Textauszug:
Kündigung oder einvernehmliche Auflösung im Krankenstand: Anspruch auf Entgeltfortzahlung bleibt
Wird ein Arbeitnehmer während eines Krankenstandes gekündigt oder im Krankenstand eine einvernehmliche Auflösung des Arbeitsverhältnisses vereinbart, bleibt der Anspruch auf Entgeltfortzahlung gemäß § 5 Entgeltfortzahlungsgesetz (EFZG) und § 9 Angestelltengesetz (AngG) bestehen. Die Entgeltfortzahlung läuft für die gesetzlich vorgesehene Dauer weiter, selbst wenn das Arbeitsverhältnis früher endet.
Anspruch auf Entgeltfortzahlung auch bei Kündigung im Krankenstand
Beendet der Arbeitgeber ein Arbeitsverhältnis im Krankenstand – ob durch Kündigung oder einvernehmliche Auflösung – bleibt das Kontingent der Entgeltfortzahlung aus dem laufenden Arbeitsjahr unberührt. Dies bedeutet: Der Arbeitnehmer hat weiterhin Anspruch auf Entgeltfortzahlung für die volle, gesetzlich vorgesehene Dauer, selbst wenn das Arbeitsverhältnis offiziell endet.

Aufgabe: Schreiben Sie den Textauszug zur Entgeltfortzahlung bei Kündigung im Krankenstand im Anschluss an seinen letzten Satz weiter.

Daten:
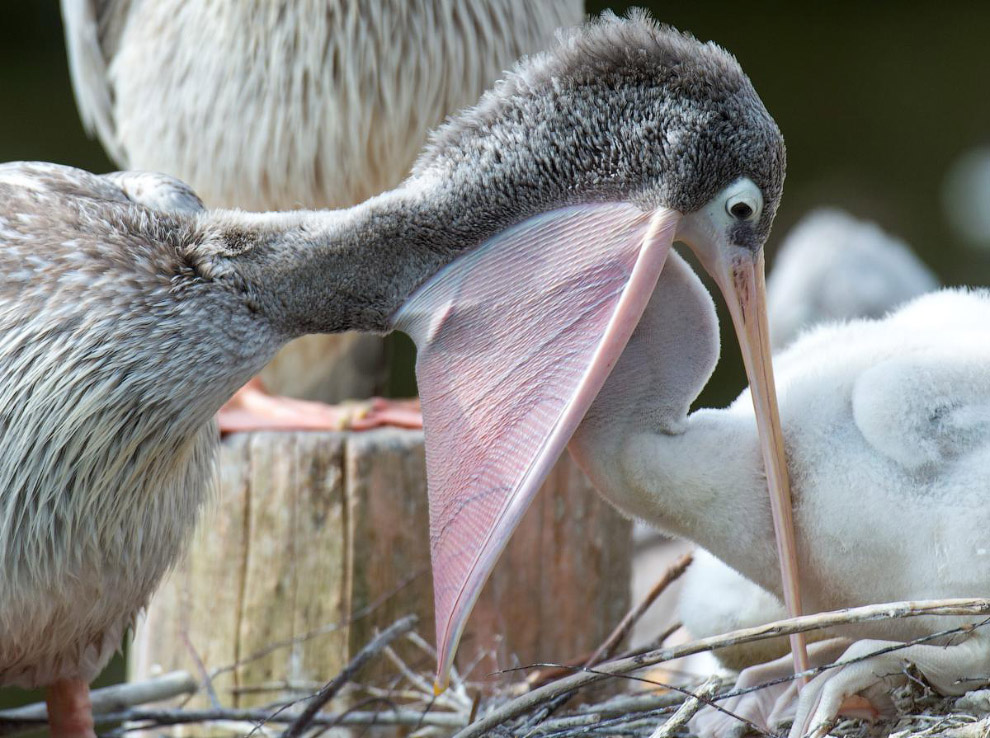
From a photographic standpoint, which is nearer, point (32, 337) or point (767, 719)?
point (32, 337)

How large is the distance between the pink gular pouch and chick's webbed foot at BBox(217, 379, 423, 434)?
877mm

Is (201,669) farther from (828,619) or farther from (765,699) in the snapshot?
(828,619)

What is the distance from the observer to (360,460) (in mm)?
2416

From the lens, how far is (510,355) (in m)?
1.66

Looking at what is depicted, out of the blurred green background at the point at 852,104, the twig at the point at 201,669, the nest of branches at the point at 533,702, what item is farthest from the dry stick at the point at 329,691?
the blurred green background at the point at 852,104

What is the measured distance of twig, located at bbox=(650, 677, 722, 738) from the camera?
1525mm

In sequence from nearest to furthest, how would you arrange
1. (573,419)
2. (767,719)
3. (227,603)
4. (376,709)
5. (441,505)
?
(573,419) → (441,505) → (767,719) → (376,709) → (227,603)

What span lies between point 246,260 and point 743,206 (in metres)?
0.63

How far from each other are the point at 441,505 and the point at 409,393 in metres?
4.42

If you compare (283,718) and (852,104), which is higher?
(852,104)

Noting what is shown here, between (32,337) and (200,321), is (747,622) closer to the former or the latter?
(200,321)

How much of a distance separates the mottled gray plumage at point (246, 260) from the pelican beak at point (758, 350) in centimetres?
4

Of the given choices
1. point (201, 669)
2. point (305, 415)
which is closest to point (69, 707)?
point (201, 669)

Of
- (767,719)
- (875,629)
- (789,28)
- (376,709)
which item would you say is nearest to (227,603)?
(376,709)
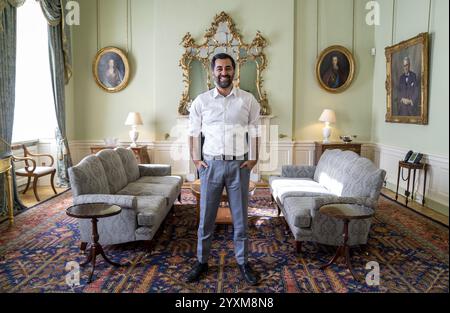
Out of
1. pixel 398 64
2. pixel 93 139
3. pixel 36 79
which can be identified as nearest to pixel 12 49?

Lösung:
Der Oberste Gerichtshof (OGH) bestätigte dies in einem aktuellen Urteil (OGH 23.7.2024, 9 ObA 54/24t). In diesem Fall forderte der Kläger Entgeltfortzahlung für einen Zeitraum nach der Beendigung seines Arbeitsverhältnisses im Krankenstand. Das Gericht entschied, dass der Arbeitnehmer berechtigt ist, das verbleibende Kontingent des laufenden Arbeitsjahres vollständig auszuschöpfen.
Das „Kontingentsystem“ des Entgeltfortzahlungsanspruchs
Das österreichische EFZG sieht eine jährliche Begrenzung des Entgeltfortzahlungsanspruchs vor. Diese basiert auf einem sogenannten „Kontingentsystem“, das den Anspruch auf Entgeltfortzahlung innerhalb eines Arbeitsjahres regelt. Die Entgeltfortzahlung bei Krankheit oder Unfall wird dabei für eine festgelegte Dauer gewährt und kann über das gesamte Jahr ausgeschöpft werden, solange das Arbeitsverhältnis aufrecht ist oder während einer Arbeitsverhinderung endet.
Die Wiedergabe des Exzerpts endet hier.